When Pleasanton police arrested him, he was being held on a drug charge and probation violation in Santa Cruz, and his records show he was arrested a handful of times last year for nonviolent crimes.

In 1989 in Yolo County, at age 21, he was convicted of committing lewd acts with a child under 14 and was required to register as a sex offender. He served three years in prison. Then in 2008, he was convicted of assault with a deadly weapon and went back to jail.

"His brain is so burned from drugs, and I could see the police looking at him and thinking, 'This isn't a very good person in society, so let's just get him,'" said his dad.

"Maybe he had some mental problems, I don't know. You look at him and you see that he's all tattooed up and hardly knows where he is, so he looks good for this."

His father, who now lives out of state, asked not to be named in this story. He said he realizes people who know him in Pleasanton will figure out his identity, but people elsewhere might not.

Steven's beginnings

His father says Steven was brought up in a house where kids admitted when they did something wrong and had to stand up and accept the punishment.

He has a brother and a sister, both of whom are working, well-functioning people, he said. His brother served in the Army, and his sister is a wife and mother.

As a child, Steven Carlson played baseball and football, was friends with neighbor kids, and was a charmer, his dad said.

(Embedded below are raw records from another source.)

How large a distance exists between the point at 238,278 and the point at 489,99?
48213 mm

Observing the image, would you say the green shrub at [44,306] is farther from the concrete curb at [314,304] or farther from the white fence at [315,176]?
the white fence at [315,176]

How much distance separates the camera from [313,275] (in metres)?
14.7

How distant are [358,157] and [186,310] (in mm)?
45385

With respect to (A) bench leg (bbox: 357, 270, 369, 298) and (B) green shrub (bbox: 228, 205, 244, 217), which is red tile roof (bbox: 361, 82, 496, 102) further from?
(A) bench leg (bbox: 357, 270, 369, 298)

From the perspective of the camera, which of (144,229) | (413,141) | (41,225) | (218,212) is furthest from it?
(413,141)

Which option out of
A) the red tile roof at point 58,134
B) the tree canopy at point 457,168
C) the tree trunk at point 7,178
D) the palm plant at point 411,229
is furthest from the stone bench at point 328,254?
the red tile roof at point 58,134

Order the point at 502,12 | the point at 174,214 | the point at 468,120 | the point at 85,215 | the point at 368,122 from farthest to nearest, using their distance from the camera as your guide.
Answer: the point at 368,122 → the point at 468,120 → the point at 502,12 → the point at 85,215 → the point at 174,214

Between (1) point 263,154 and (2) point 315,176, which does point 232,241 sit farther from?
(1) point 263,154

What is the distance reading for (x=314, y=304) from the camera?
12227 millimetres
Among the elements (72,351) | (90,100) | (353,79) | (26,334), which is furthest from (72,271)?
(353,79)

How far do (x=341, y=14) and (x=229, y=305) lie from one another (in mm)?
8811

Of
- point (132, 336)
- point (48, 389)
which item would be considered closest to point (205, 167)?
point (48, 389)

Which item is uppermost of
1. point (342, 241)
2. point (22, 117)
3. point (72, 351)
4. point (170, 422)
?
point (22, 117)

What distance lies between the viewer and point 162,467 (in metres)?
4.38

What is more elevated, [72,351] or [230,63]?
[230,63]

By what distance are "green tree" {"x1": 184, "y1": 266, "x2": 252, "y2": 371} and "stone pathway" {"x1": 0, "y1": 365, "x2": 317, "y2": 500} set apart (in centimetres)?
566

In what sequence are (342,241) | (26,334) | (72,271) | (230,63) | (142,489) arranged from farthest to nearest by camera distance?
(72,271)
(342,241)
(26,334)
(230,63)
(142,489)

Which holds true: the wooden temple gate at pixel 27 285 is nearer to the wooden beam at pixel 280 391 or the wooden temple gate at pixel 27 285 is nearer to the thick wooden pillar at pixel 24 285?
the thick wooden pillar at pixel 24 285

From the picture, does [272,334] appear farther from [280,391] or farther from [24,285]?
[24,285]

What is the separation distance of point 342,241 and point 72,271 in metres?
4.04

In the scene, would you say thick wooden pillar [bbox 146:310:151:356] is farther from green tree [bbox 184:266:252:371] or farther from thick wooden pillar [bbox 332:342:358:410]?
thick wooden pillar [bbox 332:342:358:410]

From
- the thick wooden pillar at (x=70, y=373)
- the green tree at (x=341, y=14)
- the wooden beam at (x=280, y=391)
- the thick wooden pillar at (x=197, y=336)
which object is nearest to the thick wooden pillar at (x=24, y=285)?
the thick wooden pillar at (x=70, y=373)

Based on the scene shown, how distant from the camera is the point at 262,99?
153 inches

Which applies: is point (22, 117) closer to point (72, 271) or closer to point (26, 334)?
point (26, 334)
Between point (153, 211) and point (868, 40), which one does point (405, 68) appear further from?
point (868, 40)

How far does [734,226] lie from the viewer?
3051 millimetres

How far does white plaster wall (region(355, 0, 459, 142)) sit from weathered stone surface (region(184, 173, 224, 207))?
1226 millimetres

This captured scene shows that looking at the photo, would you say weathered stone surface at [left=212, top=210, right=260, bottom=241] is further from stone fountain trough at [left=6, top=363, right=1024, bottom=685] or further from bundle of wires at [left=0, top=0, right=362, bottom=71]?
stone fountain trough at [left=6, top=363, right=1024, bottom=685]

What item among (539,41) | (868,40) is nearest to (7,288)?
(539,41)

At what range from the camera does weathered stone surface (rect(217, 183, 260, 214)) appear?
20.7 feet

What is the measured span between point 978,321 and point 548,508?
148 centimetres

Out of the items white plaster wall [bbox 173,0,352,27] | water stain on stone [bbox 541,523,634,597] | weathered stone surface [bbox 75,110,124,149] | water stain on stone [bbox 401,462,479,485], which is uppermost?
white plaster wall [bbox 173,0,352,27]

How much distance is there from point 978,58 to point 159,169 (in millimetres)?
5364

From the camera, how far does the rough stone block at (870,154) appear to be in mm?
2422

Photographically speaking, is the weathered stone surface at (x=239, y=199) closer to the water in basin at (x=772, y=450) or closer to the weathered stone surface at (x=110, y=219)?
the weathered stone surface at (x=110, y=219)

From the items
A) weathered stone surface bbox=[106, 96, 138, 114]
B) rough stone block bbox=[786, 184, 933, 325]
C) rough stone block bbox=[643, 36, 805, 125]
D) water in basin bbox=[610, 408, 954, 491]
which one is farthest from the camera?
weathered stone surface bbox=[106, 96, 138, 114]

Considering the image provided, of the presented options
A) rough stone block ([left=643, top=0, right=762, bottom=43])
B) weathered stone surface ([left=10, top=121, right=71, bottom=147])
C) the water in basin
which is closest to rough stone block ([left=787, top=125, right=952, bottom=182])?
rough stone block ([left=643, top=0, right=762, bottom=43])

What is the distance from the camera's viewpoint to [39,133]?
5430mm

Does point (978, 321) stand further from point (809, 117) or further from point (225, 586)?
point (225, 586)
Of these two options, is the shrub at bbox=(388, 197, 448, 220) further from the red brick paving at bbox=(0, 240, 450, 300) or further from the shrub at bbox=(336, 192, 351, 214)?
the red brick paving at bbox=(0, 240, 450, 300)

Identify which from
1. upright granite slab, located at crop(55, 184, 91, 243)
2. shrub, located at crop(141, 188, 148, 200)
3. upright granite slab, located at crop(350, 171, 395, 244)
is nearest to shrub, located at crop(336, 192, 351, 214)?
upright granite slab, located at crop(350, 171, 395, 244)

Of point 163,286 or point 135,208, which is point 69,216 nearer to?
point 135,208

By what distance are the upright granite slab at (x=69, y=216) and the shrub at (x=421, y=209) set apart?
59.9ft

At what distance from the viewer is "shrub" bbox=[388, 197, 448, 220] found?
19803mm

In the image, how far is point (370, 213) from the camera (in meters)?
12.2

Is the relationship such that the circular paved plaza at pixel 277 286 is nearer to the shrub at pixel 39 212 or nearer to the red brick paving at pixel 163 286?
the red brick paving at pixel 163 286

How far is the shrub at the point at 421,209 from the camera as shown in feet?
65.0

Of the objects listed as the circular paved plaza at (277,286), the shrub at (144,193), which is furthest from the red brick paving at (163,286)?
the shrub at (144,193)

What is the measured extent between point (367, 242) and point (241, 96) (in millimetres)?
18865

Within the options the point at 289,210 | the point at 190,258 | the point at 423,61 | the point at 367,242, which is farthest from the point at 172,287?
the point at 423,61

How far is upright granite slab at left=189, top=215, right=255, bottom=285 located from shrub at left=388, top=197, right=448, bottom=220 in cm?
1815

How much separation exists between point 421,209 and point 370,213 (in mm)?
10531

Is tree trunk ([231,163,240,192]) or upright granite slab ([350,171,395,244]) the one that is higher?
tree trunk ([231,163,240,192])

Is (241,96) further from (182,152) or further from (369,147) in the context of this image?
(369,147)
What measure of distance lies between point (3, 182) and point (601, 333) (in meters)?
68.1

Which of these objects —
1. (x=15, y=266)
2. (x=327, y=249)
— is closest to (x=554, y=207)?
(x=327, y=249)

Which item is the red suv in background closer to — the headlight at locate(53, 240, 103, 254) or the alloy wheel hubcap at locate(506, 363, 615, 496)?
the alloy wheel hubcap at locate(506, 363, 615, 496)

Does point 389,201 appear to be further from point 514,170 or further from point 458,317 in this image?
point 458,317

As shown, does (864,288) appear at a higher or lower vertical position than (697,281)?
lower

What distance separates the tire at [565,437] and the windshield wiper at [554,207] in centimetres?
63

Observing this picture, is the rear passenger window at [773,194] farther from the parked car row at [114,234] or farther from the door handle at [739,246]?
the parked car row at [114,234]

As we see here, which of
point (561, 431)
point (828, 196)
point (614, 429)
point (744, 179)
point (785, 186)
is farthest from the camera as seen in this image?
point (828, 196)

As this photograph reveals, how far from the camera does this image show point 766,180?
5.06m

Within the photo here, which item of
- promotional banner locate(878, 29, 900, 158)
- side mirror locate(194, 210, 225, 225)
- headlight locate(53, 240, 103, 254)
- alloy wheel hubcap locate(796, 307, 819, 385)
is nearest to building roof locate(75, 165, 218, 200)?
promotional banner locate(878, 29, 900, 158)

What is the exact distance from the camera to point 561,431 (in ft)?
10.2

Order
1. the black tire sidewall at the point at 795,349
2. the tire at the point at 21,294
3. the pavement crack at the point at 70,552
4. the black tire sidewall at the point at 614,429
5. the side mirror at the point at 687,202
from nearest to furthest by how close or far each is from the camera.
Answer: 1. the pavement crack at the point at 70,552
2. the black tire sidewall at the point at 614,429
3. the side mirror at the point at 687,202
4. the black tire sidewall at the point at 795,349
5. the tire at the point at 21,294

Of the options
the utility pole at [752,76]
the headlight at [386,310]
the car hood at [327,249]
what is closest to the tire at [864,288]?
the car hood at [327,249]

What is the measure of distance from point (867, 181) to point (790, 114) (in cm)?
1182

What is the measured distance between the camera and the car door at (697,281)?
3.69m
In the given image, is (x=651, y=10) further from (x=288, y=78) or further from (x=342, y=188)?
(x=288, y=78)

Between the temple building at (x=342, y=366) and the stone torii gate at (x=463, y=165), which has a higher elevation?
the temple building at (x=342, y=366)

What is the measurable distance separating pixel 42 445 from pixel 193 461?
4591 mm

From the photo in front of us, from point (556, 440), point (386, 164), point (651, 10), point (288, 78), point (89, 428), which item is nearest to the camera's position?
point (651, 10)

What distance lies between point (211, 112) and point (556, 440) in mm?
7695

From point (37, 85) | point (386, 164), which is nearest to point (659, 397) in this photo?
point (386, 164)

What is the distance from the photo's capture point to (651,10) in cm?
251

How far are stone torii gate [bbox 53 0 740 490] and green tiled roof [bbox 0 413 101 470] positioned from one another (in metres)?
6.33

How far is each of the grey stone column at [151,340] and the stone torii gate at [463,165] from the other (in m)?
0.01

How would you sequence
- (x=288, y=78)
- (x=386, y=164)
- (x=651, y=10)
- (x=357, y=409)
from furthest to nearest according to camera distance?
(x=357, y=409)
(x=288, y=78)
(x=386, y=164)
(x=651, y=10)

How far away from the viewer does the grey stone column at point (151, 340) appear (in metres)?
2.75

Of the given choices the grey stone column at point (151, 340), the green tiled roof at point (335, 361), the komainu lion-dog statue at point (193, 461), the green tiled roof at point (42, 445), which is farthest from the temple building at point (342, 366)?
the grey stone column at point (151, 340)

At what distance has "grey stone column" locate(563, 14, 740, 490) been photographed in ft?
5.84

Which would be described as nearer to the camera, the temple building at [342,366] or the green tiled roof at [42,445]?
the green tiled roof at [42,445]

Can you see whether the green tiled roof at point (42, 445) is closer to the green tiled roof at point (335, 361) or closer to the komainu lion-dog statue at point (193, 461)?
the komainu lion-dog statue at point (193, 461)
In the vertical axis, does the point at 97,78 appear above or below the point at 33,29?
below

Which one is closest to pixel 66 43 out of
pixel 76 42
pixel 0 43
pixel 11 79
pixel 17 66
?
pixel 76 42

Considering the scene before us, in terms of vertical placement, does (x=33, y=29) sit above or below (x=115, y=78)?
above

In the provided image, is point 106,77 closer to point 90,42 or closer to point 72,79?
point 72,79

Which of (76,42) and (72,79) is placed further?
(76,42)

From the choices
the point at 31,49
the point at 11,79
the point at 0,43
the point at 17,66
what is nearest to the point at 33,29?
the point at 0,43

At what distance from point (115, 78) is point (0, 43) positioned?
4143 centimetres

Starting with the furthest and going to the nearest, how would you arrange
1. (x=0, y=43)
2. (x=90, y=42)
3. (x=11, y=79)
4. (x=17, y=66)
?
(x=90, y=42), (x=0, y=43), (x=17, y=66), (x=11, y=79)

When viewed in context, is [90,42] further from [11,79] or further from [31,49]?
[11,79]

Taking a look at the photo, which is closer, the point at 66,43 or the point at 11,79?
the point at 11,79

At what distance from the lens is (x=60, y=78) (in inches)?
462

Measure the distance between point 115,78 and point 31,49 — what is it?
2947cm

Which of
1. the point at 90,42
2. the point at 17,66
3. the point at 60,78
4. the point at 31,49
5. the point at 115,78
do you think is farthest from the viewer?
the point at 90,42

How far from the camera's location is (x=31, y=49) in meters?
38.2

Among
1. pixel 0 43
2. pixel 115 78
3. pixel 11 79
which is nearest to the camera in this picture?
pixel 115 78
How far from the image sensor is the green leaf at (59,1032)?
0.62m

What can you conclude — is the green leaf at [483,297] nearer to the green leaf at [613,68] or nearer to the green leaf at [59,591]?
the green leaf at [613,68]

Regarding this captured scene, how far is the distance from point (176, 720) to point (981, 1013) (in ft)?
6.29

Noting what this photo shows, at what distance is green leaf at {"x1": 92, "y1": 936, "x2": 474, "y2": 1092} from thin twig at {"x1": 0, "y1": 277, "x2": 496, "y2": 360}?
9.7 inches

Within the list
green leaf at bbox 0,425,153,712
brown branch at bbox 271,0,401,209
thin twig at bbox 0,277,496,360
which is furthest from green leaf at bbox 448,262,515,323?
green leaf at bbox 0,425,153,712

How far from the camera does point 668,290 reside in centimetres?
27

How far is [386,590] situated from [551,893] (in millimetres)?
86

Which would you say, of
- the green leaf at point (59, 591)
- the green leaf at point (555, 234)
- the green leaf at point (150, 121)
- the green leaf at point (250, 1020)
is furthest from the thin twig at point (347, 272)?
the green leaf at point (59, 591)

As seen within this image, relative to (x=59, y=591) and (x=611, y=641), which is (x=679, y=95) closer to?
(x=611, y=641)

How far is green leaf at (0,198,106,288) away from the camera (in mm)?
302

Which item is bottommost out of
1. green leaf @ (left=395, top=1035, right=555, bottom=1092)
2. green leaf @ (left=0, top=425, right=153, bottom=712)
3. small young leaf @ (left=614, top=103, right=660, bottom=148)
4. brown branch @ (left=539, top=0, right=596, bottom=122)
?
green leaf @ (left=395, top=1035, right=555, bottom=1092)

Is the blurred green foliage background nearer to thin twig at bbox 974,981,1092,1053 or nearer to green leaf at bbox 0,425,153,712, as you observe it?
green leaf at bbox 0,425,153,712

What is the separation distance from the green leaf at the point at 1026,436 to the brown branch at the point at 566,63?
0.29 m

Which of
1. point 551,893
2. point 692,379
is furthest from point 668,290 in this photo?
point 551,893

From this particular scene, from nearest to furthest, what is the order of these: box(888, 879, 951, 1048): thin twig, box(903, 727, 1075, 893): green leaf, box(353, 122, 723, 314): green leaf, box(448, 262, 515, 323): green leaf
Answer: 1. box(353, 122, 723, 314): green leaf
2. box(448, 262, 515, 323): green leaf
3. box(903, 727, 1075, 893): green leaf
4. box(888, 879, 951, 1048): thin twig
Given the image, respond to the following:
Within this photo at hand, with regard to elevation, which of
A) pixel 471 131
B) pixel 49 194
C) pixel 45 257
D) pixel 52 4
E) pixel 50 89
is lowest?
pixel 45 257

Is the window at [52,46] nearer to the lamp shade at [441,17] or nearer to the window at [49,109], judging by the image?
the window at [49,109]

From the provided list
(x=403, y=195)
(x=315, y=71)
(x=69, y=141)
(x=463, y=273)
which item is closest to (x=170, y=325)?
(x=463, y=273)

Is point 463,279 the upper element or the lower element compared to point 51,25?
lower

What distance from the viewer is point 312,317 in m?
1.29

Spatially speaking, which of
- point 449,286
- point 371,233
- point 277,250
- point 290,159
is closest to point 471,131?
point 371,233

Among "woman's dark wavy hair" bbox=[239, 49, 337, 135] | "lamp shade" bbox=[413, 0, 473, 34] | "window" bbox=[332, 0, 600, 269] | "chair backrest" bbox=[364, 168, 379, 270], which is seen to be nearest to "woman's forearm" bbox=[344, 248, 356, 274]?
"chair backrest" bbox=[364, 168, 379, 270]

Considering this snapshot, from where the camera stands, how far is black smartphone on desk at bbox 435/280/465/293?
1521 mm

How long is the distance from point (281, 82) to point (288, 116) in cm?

Then, he started lying, smoking pot and stealing from the liquor cabinet.

When he was 17, he stole some checks from his parents, along with a coin collection of his brother's, and soon left his family home at Ashwood Court and Lemonwood Way, not far from Foothill High and Interstate 680.

His dad said he hasn't seen his son since he was 21 or 22, about the time he got married.

"He never tried to contact me, but he did talk to my sister for awhile," his father said. "But then she quit hearing from him."

In 1995, Steven's father said he retired, and he and his wife, Steven's  mother, moved out of state; she died last March.

"I'm glad she's not here to see this," Steven's dad said. "She would be going crazy."

Now, he lives alone with his dogs. He found out about his son's arrest on Monday from the media, along with the rest of the community.

Steven and his wife Justine, who had liver problems and eventually died, both used drugs, his father said. They had a daughter who would be about 16 years old by now and may be living with Justine's parents. He doesn't know if Steven has had contact with her in recent years.

"As for me, I doubt he even knows what state I live in," he said.

April 5, 1984

The afternoon Faelz was killed, Steven Carlson's parents were out of town, his father said.

When they got home later that day, police were "all over" the Carlson's house, he said.

He said the police drove his son and another friend around in a police cruiser, asking them questions.

He said the two boys had said they'd seen Faelz' body lying in the culvert that day, in an area that was a popular walking path for kids coming home from school. He said Steven told him he'd run home and called his grandma to tell her about it.

"I can't imagine he could have done it, or he would have had blood all over him," he said.

He said he figured police were trying to find out from his son how he and his friend found Faelz.

The police searched the house, even asking the Carlsons if they could go up in the attic, Steven's dad said.

"I said go ahead," he said. "They crawled up there, probably looking for a weapon or something."

Police to this day say a weapon was never found.

"I never saw him with a knife, that day or ever, and my wife looked all over his clothes and didn't find anything. I guess that's why they eliminated Steven as a suspect.

"I just don't want to see him get railroaded," he said.

He said he doesn't know whether his son knew Tina.

But he does remember his son telling people that he had killed her, something his high school classmates and acquaintances have been talking about for years.

"That was him trying to make everyone think he was cool or something," he said.

"Kids say all kinds of things. I think he thought people would think he was a big man, and I don't think a lot of people believed him. I don't know why he would say that. What was he thinking?"